En effet, Kiara avait invoqué le pouvoir de Bal’Dar le dieu solaire. Le pouvoir divin avait enveloppé le corps de la combattante, atténuant ainsi l’impact du coup. Udiir était admiratif de la confiance que sa sœur avait en sa divinité. Le jeune chaman lui, n’avait pas cette chance. Certes il respectait et révérait les esprits des éléments et de la nature, sans pour autant leur vouer une confiance aveugle, ni une foi aussi inextinguible qu’Arya, les guerriers sacrés et autres prêtres des peuples d’Erganane.

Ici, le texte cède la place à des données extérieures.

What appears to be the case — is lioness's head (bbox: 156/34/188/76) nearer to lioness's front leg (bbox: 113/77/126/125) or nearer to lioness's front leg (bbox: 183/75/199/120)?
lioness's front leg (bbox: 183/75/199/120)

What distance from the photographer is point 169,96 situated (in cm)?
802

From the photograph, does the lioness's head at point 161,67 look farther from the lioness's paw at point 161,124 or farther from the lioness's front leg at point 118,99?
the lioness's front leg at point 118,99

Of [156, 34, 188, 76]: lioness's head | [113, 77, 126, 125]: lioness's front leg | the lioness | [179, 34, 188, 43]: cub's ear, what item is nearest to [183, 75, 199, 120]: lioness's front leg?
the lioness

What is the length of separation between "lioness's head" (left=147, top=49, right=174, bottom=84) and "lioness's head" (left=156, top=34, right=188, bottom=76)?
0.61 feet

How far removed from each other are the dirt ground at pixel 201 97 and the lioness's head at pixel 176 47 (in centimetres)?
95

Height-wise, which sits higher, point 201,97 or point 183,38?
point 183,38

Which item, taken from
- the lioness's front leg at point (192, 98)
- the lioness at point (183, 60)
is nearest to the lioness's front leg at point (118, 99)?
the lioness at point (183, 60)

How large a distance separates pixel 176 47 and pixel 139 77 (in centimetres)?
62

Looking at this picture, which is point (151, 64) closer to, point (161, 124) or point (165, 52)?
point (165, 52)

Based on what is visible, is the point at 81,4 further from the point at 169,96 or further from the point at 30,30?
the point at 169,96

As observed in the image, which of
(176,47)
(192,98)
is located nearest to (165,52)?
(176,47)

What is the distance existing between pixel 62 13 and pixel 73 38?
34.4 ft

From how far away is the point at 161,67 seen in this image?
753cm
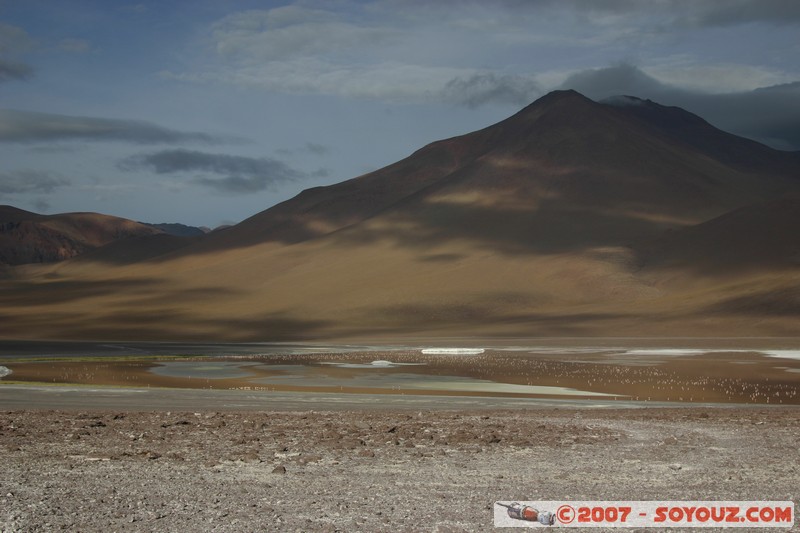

Sa méfiance envers les divinités lui venait de l’aspect imprévisible et violent d’Ursus, l’esprit de l’ours, son totem. Mais il s’agissait avant tout de la nature imprévisible des dieux. Chaque dieu était différent. Bal’Dar le dieu solaire, père des elfes et des humains était puissant et passionné, parfois fanatique même à l’image de ses disciples. Najyana la déesse des océans et des tempêtes, pouvait être aussi bienveillante que dévastatrice à l’image de la nature changeante de la mer. Bien d’autres déités venaient compléter cette liste et les arguments qui justifiaient l’esprit critique du jeune forgeron vis-à-vis des cultes et divinités en tout genre.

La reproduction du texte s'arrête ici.